World Community Grid - View Thread

World Community Grid Forums

Category: Support

Forum: BOINC Agent Support

Thread: Our new environment

Quick Go »

No member browsing this thread

Thread Status: Active
Total posts in this thread: 11

[ ]

Author

This topic has been viewed 2688 times and has 10 replies

knreed
Former World Community Grid Tech
Joined: Nov 8, 2004
Post Count: 4504
Status: Offline
Project Badges:

180 day badge for Human Proteome Folding

90 day badge for Human Proteome Folding - Phase 2

45 day badge for Help Cure Muscular Dystrophy - Phase 2

90 day badge for Computing for Clean Water

14 day badge for Uncovering Genome Mysteries

45 day badge for Outsmart Ebola Together

180 day badge for FightAIDS@Home - Phase 2

1 year badge for Microbiome Immunity Project

1 year badge for Africa Rainfall Project

180 day badge for OpenPandemics - COVID-19


Our new environment

Greetings,
There have been some questions asked recently about our environment, which we recently migrated to IBM Cloud.

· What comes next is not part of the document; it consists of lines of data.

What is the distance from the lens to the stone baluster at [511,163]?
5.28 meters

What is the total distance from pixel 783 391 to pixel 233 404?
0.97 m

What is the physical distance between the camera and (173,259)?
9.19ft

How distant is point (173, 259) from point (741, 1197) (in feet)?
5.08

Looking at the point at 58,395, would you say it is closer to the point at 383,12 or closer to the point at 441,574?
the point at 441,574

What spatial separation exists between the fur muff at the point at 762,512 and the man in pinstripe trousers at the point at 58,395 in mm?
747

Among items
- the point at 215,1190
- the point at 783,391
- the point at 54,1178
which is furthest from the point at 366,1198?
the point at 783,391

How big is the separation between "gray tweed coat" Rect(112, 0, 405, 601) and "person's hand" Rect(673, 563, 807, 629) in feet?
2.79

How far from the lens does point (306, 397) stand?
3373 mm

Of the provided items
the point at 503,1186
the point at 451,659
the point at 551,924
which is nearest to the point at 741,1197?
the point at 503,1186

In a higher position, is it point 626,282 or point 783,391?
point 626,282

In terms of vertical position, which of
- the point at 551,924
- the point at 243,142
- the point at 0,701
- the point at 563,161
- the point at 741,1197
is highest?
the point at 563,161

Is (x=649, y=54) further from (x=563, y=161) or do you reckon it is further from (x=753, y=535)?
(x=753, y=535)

We have three different environments at IBM Cloud. Each is isolated from each other except for a few specific connections (like allowing monitoring).

The first is our “Admin/DevOps” environment. This is available only inside the IBM firewall to house tools that our team use to help us run and manage the program. It is where we run programs like Sonar (code quality analysis tool), Jenkins, Jira (task management tool), Confluence (collaborative team wiki), Gitlab (code repository) and Nagios (monitoring tool). These are installed on 2 Linux (Red Hat 7) virtual machines.

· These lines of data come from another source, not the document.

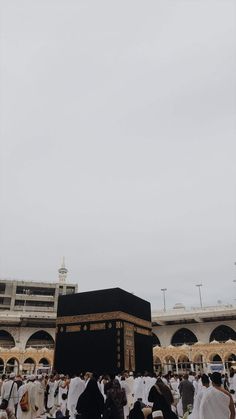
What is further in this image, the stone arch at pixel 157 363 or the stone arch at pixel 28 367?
the stone arch at pixel 157 363

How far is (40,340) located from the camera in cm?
3397

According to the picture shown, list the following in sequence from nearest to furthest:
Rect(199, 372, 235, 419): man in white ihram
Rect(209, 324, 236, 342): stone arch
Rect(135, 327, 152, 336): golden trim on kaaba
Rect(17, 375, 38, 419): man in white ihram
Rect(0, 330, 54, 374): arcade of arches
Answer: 1. Rect(199, 372, 235, 419): man in white ihram
2. Rect(17, 375, 38, 419): man in white ihram
3. Rect(135, 327, 152, 336): golden trim on kaaba
4. Rect(0, 330, 54, 374): arcade of arches
5. Rect(209, 324, 236, 342): stone arch

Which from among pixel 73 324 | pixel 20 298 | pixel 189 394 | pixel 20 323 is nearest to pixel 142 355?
pixel 73 324

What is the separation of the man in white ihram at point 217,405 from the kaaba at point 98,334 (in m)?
9.78

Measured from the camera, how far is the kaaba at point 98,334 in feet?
42.9

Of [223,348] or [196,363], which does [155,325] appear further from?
[223,348]

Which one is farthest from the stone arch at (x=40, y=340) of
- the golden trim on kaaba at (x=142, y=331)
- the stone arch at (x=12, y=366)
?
the golden trim on kaaba at (x=142, y=331)

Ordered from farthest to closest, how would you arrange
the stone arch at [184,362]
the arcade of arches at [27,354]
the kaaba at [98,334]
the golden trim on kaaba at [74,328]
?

The second is our QA environment where we carry out our testing. We are running 5 Linux virtual machines in this environment. This is enough servers to match each “flavor” of server that we have running in production (see below)

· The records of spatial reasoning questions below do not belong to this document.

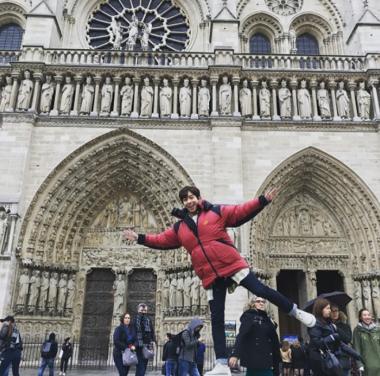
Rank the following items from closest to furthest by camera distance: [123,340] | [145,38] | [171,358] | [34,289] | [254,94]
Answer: [123,340], [171,358], [34,289], [254,94], [145,38]

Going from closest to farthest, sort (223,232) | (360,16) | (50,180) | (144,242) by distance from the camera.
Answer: (223,232) → (144,242) → (50,180) → (360,16)

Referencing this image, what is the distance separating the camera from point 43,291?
35.4 feet

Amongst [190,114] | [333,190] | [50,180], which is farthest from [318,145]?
[50,180]

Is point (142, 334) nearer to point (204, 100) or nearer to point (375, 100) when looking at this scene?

The third is our production environment. We are running 11 Linux physical machines in this environment.

The “flavors” of servers we have in production are as follows:

2 servers (24 cores, 64GB RAM, 20 Gbps connections) host our load balancers (HAProxy)
2 servers (24 cores, 64GB RAM, 20 Gbps connections) host the BOINC scheduler and the website (Apache HTTPD (web server) and WebSphere Application Server)
2 servers (28 cores, 512GB RAM, 20 Gbps connections) host the databases (DB2 and MariaDB)
5 servers (28 cores, 64GB RAM, 20 Gbps connections) host the science data, run the BOINC daemons and handle file transfers (Apache HTTPD, Apache Mesos (distributed task scheduling tool), Apache Aurora (Mesos framework for long running jobs), IBM Spectrum Scale (clustered storage tool))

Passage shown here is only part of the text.